It’s not that banks don’t want to hire, it’s just they’re a lot less willing to sign off new hires than they used to be.

This is the message from recruiters, who say European businesses still have the appetite to hire, but bosses at some US banks are becoming increasingly coy when it comes to giving the authorisation.

“I’ve got one vacancy that I’ve been trying to fill since June,” says a senior recruiter. “I found a candidate in the summer, but the authorisation was withdrawn due to the credit crunch. It was then back on in December and further interviews were conducted, but authorisation’s now been withdrawn again.”

Gail Connolly, managing consultant at recruitment firm PSD Group, says positions that previously took a few weeks to get authorisation are now taking a few months to get the go-ahead: “Houses that took big hits in the credit crunch are having to get approval at a very senior level. In the past local business heads had sign-off, now it’s going to global business heads.”

Not everyone agrees the sign-off issue is a big problem, however. Paula Maiden, director of financial services recruitment at Robert Walters, says there are still offers coming through: “It’s just that the process is slightly longer.

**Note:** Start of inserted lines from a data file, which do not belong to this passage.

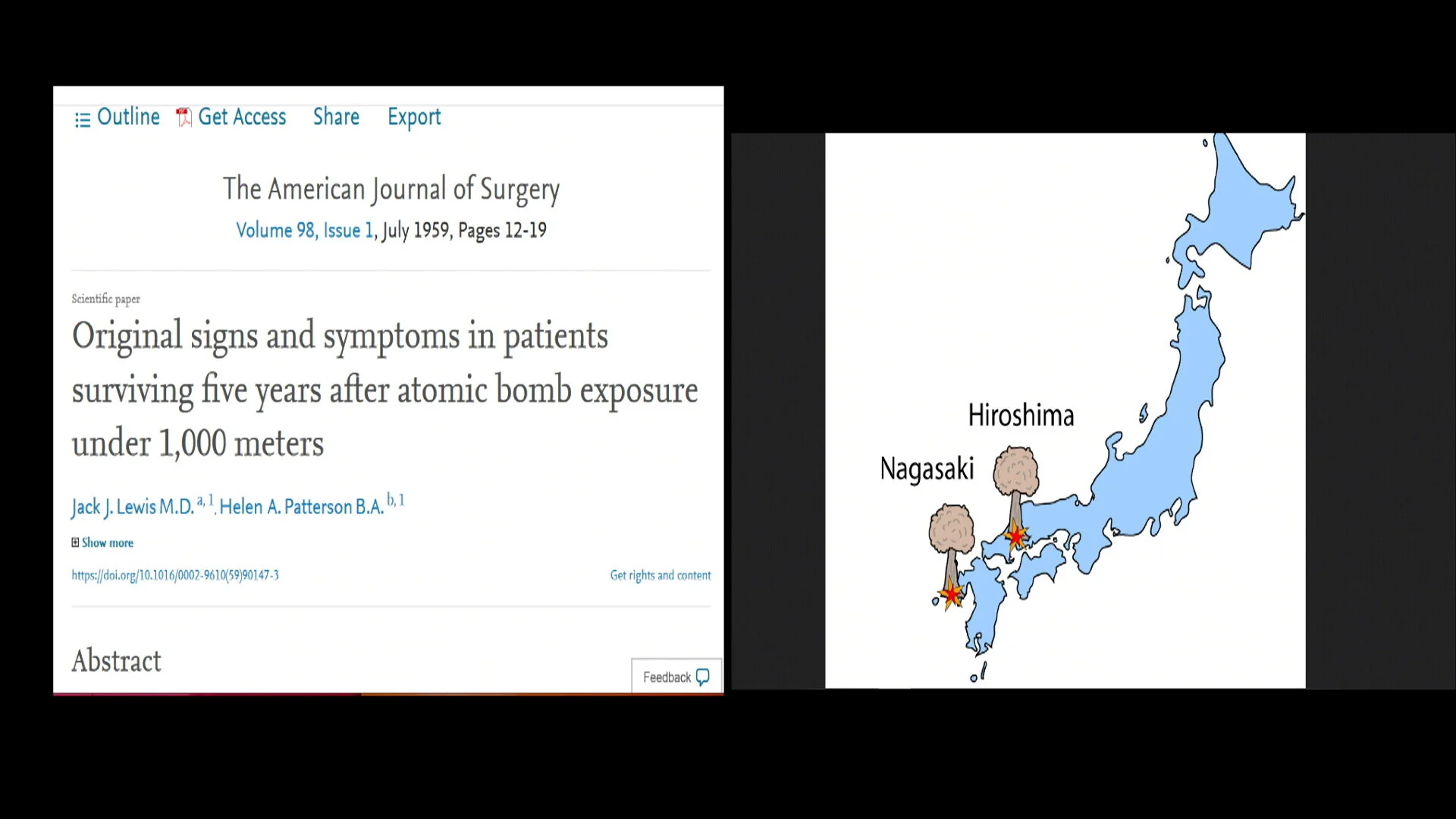 Outline Get Access Share Export

The American Journal of Surgery
Volume 98, Issue 1, July 1959, Pages 12-19

Scientific paper

Original signs and symptoms in patients surviving five years after atomic bomb exposure under 1,000 meters

Jack J. Lewis M.D. $^{a, 1}$, Helen A. Patterson B.A. $^{b, 1}$

Show more

https://doi.org/10.1016/0002-9610(59)90147-3

Get rights and content

Abstract

Feedback

Hiroshima

Nagasaki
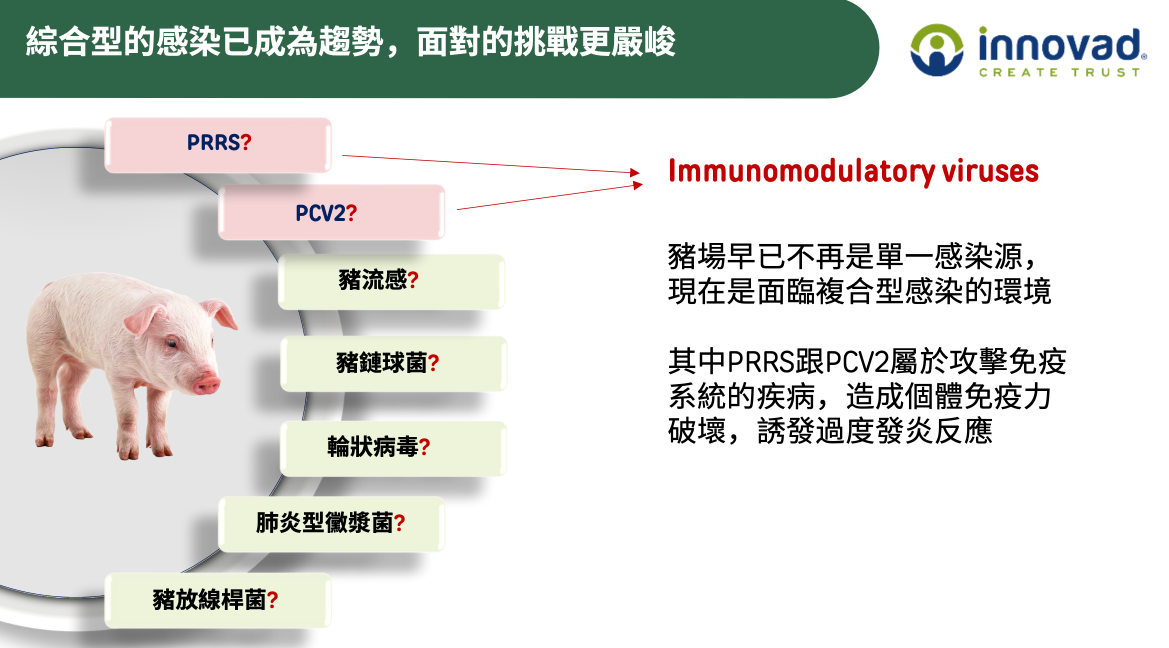 綜合型的感染已成為趨勢，面對的挑戰更嚴峻

innovad
CREATE TRUST

PRRS?

PCV2?

豬流感?

豬鏈球菌?

輪狀病毒?

肺炎型黴漿菌?

豬放線桿菌?

Immunomodulatory viruses

豬場早已不再是單一感染源，現在是面臨複合型感染的環境

其中PRRS跟PCV2屬於攻擊免疫系統的疾病，造成個體免疫力破壞，誘發過度發炎反應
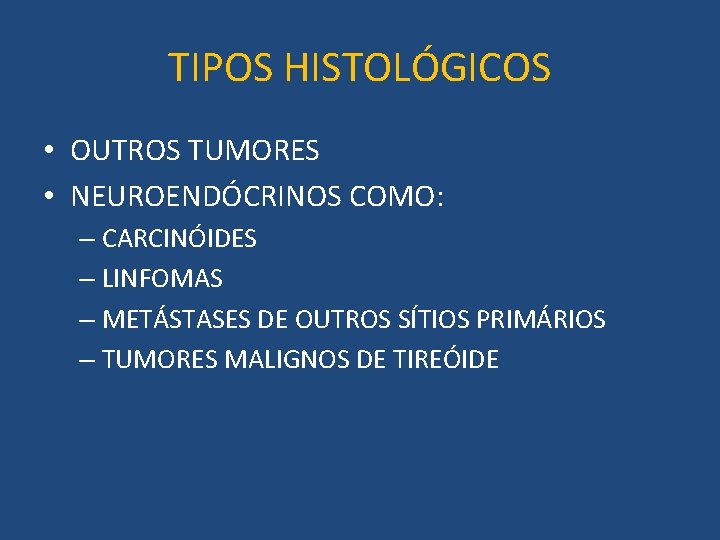 TIPOS HISTOLÓGICOS

• OUTROS TUMORES
• NEUROENDÓCRINOS COMO:
– CARCINÓIDES
– LINFOMAS
– METÁSTASES DE OUTROS SÍTIOS PRIMÁRIOS
– TUMORES MALIGNOS DE TIREÓIDE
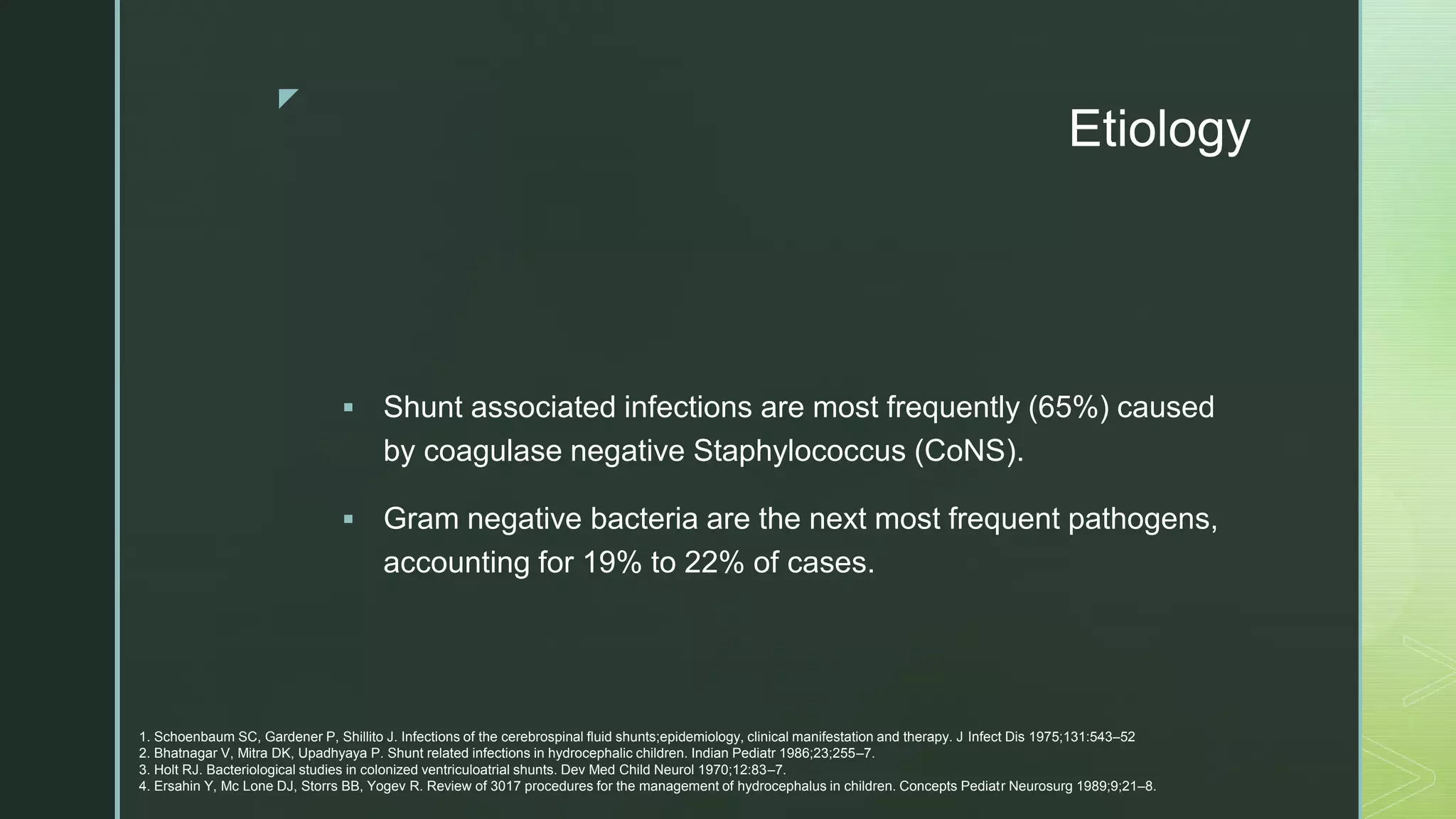 Etiology

▪ Shunt associated infections are most frequently (65%) caused by coagulase negative Staphylococcus (CoNS).

▪ Gram negative bacteria are the next most frequent pathogens, accounting for 19% to 22% of cases.

1. Schoenbaum SC, Gardener P, Shillito J. Infections of the cerebrospinal fluid shunts;epidemiology, clinical manifestation and therapy. J Infect Dis 1975;131:543–52
2. Bhatnagar V, Mitra DK, Upadhyaya P. Shunt related infections in hydrocephalic children. Indian Pediatr 1986;23;255–7.
3. Holt RJ. Bacteriological studies in colonized ventriculoatrial shunts. Dev Med Child Neurol 1970;12:83–7.
4. Ersahin Y, Mc Lone DJ, Storrs BB, Yogev R. Review of 3017 procedures for the management of hydrocephalus in children. Concepts Pediatr Neurosurg 1989;9;21–8.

“At the end of the day, essential roles are still essential,” she says. “If it used to take a few weeks it now just takes a few more weeks.”

Headhunters’ money-making ruse

Spurred on, perhaps, by the fact that it can now take many, many months to get clearance for a single hire, The Times reports that some headhunters are resorting to desperate measures.

According to the paper, unscrupulous and unnamed search consultants are bombarding banks with CVs in a particular area (eg. Venezuelan bond salesmen) and demanding a fee when and if a name on the list is hired. Beats hanging around waiting for senior level approval.

Comments (5)

Comments
  1. i couldnt agree more. have been a victim of this myself.
    in my personal opinion, this will persist for some time to come, as not all the write-offs have been recoginised. In addition, have a look on bbg, SUBPRIME IS SET TO WORSEN!!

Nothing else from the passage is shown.